I don’t know about ya’ll, but when I get to heaven I have a few questions that Imma need to ask. Aside from the meaning of life, why is the sky blue and who shot JFK…I just really need to know why God made men and women so undeniably different! I know a billion books have been written on this subject, but I must know how the sexes are supposed to communicate with each other when we view and process this world so differently. If the question is what is a healthy side dish-I’m saying a tossed spinach salad with the dressing on the side and he’s saying doubled fried French fries. His qualifier-that vegetables are healthy and a potato is a vegetable. Is he wrong? No. But is he right? Still no. I wondered about this communication disconnect before, but since hanging out with a male on a regular basis I feel like there must be some inside joke that no one on this side of life has been privy to the punch line. Lord, you got to let me in on the joke, because I’m not understanding!

Picture this: Fight Party 2010. The couple hosting the party invited an assortment of friends. Folks from church, work and around the way all convening with the ghetto and the fabulous! The great equalizer food, drinks and half naked men hitting each other. For any single lady this was one of those golden opportunities to meet and greet a summer boo. So these chicks come in with their low cut shirts, thigh high dresses. They have on 3” heels and oodles of makeup. Just looking too fly…in someone’s townhouse!

So after the party I’m talking to my friend about the sights and sounds of the party. I’m giving him all sorts of back story about this woman named Nigeria who I feel doesn’t really like me for whatever reason and I finally had the chance to point her out to him. So I go Nigeria is the girl who had on the blue dress.

Him: Who’s Nigeria?
Me: The girl who had on the blue dress.
Him: I don’t know who you are talking about. When did she get there?
Me: Really? Cause she was there the whole time. You know that one who was dancing by herself to the music?
Him: *puzzled face*
Me: Nigeria! Blue dress!
Him: Oh the one with the big hips?
Me: Um, yes! Nigeria.
Him: Oh. I thought you were talking about the retarded looking girl.
Me: *internal dialog with self: was the retarded looking girl wearing a blue dress?! Heck no!*

I mean at that point I could have stabbed him with a plastic spoon! I understand that men are some times color blind…but a blue dress is a blue dress. And up until this conversation I thought men being visual included all things visual, but maybe it’s just the body parts that leave a mark on the minds of men folk. And in his defense Nigeria’s hips are usually one the first things people notice because they are enormous! But because folks are raised right and learn to speak through filters, I know not to comment on such things.

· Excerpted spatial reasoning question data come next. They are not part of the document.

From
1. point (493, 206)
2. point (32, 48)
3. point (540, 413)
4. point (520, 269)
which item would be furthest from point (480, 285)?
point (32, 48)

At any rate my friend went on to explain that men don’t really notice clothing. They notice how you carry yourself, if you are clean, etc and what you are working with. But who or what you got on-they careth not. So the light bulb came on and I was like basically women are just dressing for each other? And he was like, exactly. And maybe this is true across the board for men folk except for the Kanye’s and Fonzworth Bentleys of the world… Or maybe this is just for my friend. But I know now that if I want to point a chick out to him I better describe her face, butt or breast…otherwise he just didn’t notice, or at least has no idea what I am talking about. Ba-dump-ching.